Homeowners are trying to protect their properties and gardens with little help from anyone else

Re: Gardeners are responsible for protecting their spaces, Your View, Oak Bay News, Sept. 7

Most residents hesitate to enter the deer management fray in Oak Bay – there are two sides to the issue, many (too many) letters have already been written, neither side seems to acknowledge the other’s point of view, and (of course) the politicians are afraid or unable to do anything about it.

But let’s at least get real: all it take is $60 to protect your vegetable garden and property from deer? Families here are spending up to $10,000 (or more) to install cedar deer-proof fencing around their backyards!

The deer have become not only numerous but aggressive (especially bucks during the rut and does when with fawns). Safety is also an issue, particularly when kids, the elderly or pets are involved.

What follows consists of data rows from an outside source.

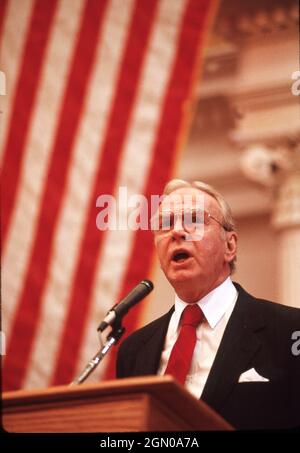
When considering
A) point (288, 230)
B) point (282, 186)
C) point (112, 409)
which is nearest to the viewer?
point (112, 409)

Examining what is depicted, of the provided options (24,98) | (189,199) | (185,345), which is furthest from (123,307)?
(24,98)

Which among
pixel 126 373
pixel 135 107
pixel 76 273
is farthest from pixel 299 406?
pixel 135 107

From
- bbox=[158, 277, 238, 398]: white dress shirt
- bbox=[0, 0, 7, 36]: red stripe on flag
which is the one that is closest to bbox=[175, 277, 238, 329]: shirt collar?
bbox=[158, 277, 238, 398]: white dress shirt

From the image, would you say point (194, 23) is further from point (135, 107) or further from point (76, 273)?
point (76, 273)

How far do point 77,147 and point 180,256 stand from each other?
177 centimetres

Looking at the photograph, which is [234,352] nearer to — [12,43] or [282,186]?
Answer: [282,186]

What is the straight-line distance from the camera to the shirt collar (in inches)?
104

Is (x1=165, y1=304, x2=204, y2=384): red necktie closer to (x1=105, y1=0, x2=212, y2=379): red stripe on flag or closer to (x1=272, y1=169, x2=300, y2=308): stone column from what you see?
(x1=272, y1=169, x2=300, y2=308): stone column

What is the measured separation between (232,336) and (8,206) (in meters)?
2.07

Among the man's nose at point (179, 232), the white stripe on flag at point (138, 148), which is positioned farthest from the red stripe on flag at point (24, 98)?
the man's nose at point (179, 232)

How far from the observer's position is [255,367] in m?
2.42

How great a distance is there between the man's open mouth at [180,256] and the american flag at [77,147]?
1.36 meters

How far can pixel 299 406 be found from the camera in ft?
7.75
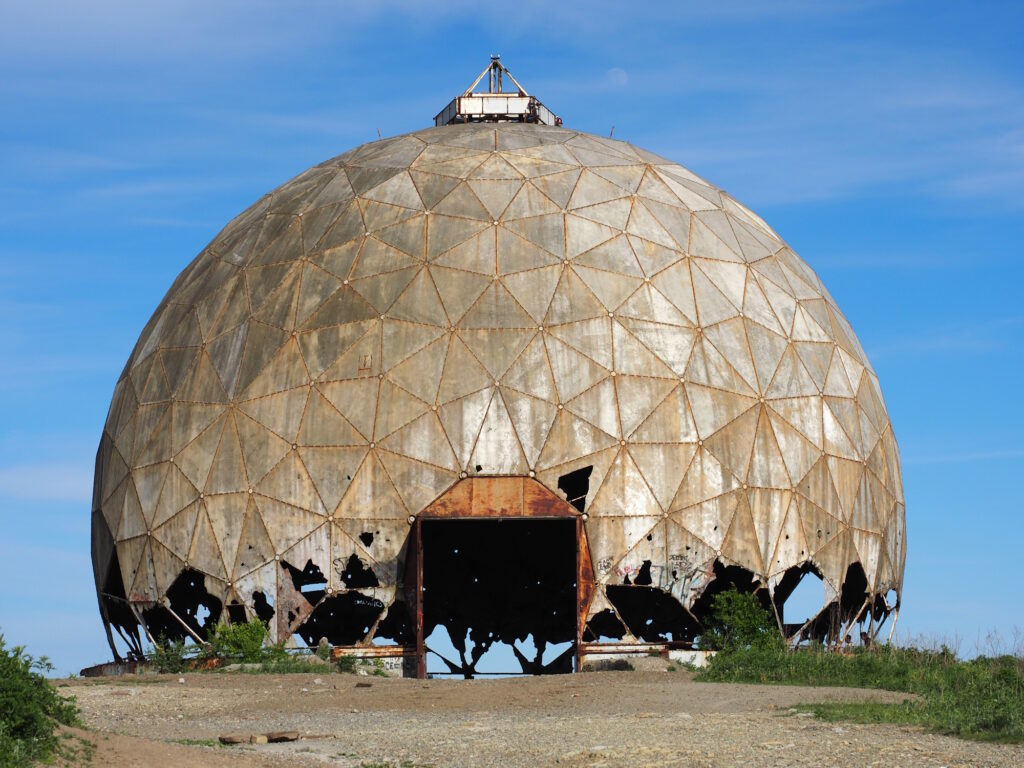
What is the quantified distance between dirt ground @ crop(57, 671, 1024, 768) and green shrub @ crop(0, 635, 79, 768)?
1.43 feet

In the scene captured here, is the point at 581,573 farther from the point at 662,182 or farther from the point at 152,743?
the point at 152,743

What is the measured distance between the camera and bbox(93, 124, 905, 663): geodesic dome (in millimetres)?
27000

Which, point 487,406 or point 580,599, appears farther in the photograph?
point 487,406

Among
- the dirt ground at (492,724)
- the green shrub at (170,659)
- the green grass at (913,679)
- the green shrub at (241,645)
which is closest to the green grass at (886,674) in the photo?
the green grass at (913,679)

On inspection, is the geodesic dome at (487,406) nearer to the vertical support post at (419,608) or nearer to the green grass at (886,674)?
the vertical support post at (419,608)

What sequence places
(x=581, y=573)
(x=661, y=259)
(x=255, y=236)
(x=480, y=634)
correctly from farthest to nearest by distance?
(x=480, y=634) → (x=255, y=236) → (x=661, y=259) → (x=581, y=573)

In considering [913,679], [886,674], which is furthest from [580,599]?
[913,679]

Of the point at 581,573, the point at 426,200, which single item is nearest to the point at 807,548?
the point at 581,573

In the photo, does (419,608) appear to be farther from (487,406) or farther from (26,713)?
(26,713)

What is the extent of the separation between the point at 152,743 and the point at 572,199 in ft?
56.0

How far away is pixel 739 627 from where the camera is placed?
87.5ft

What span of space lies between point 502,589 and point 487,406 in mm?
8113

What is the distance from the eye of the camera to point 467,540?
32.5m

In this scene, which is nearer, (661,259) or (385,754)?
(385,754)
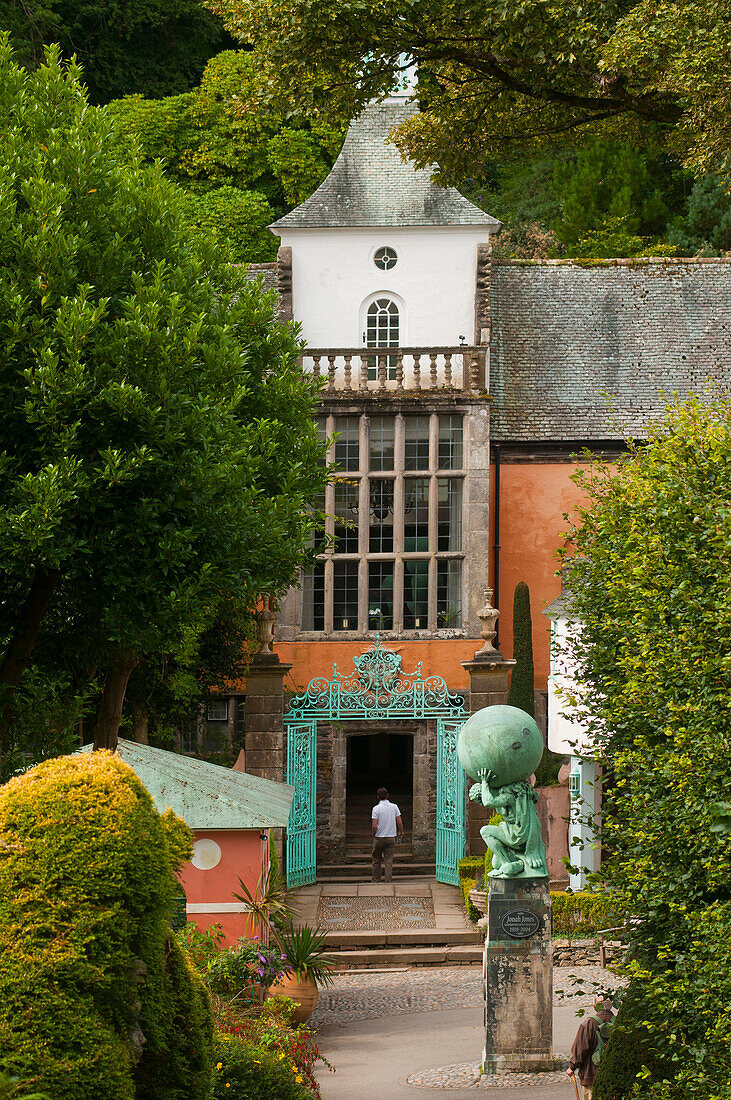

And deer do more than just eat a few veggies or your roses. Numerous plant species are vulnerable, including many species of flowers, shrubs and trees, including fruit trees.

The bucks also deform and girdle shrubs and young trees when rubbing them with their antlers.

(Oak Bay seems to ignore this when planting saplings on the municipal boulevards and leave it up to the adjacent land owners to try to protect the new trees.)

On top of that, with Oak Bay’s existing fence height restrictions, residents are really only permitted to keep deer out of their back yards. Front yards have become write-offs.

And so much for the campaign to support and re-introduce native plant species (many of which are favourite foods of deer).

So, please, let’s stop pretending that the mushrooming deer population is having a negligible impact and can be controlled with a $60 expenditure.

Home owners are doing their best to protect their properties and gardens with little help from anyone else.

You’d think that we are still living in the Wild West where “Open Range” laws are still in effect (allowing uncontrolled livestock to graze anywhere)!